Moretti writes a forward to In Her Bones that really resonated with me. I, too, am so curious about the family of killers. The daughter of The Happy Face Killer had a show on investigation Discovery (my favorite channel) where she had the family of a killer meet with the family of the victims. It was fascinating! I knew going into this book I would be intrigued. The story is told in 1st person from the daughter (Edie) of a female serial killer (Lilith), with some chapters in 3rd person focusing on the detective, or snippets of books/news articles about Lilith.
I was really uncomfortable (not in a bad way) with being in Edie’s head at times. Inside her head are her thoughts, unfiltered. She knows that following the family of her mom’s victim is creepy and so she doesn’t let the outside world know that is what she is doing. However, since we are reading her POV, we know she is doing it! She hacks into their lives, stalks them, and even though she does nice things for them when possible, it doesn’t negate the fact its creepy! She knows its creepy which makes it even worse I think. Edie has so many issues stemming from the fallout of her mother’s crimes. She dropped out of school, she is an alcoholic, she has commitment issues, and a slew of other things I’m sure a therapist would have a field day with! Her brother also has a slew of issues.

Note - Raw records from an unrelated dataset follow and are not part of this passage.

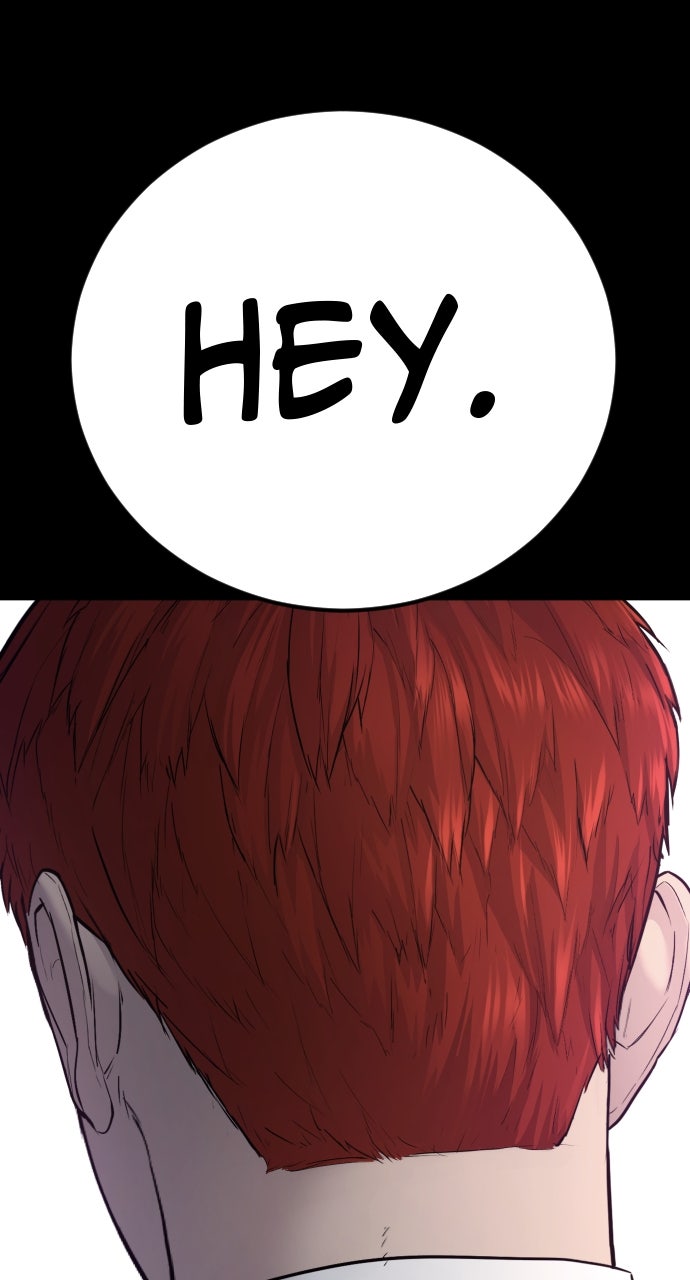 Read Juvenile Offender en Manga Online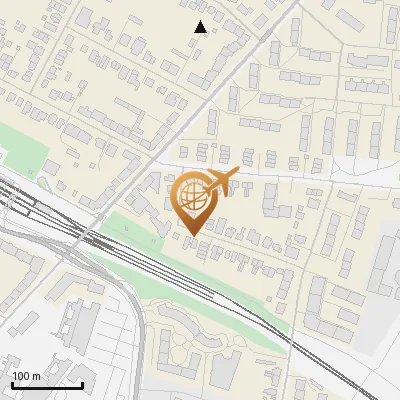 Foto zu Hollestraße 5, 22117 Hamburg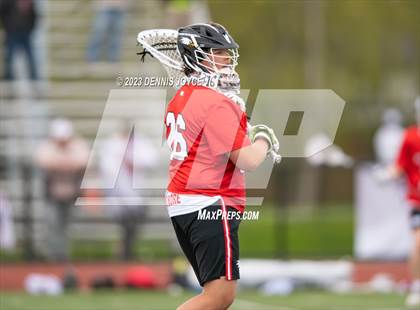 Thumbnail 2 in Penfield @ Orchard Park photogallery.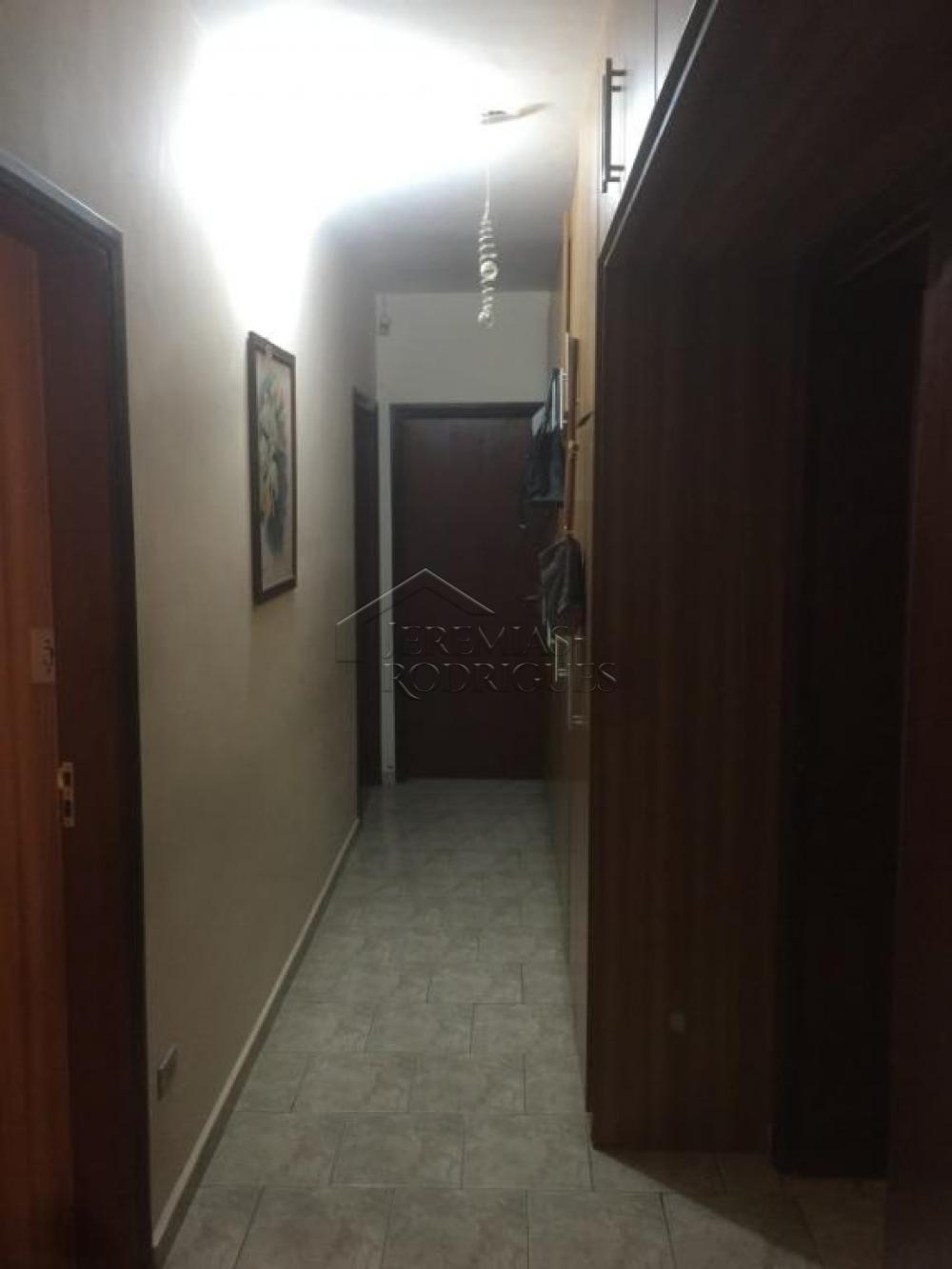 Casa à venda por R$ 800.000,00 - Pindamonhangaba/SP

Obviously, there are murders that occur throughout the story. And confusion about the murders (who, what, why). And stalking (because that is exactly what Edie is doing!). None of them are gruesomely described or exploited in writing for shock value or anything, but the tenor of the book is unsettling and might not be everyone’s cup of tea! There are multiple things you are trying to figure out throughout the story from whether or not Colleen was actually a victim of Lilith’s, who killed Peter, who is WINPA99 and why are they so involved, and who the heck wrote that damn book. Add in the strange relationship Edie has with Tim and you have more questions than there are pages! I didn’t see the story ending quite the way it did, but in hindsight, it made perfect sense. Honestly, I didn’t correctly guess the answer to most of those questions but the answers made so much sense I was surprised I didn’t see it. Even through all this intrigue, the book FELT long. I think there were sections that could have been cut in order to make the book flow. Perhaps they were left there to help confuse and confound the reader further (totally worked) but I found myself skimming a lot through the middle.
authors like Mary Kubica, Gillian Flynn …then you will probably like In Her Bones!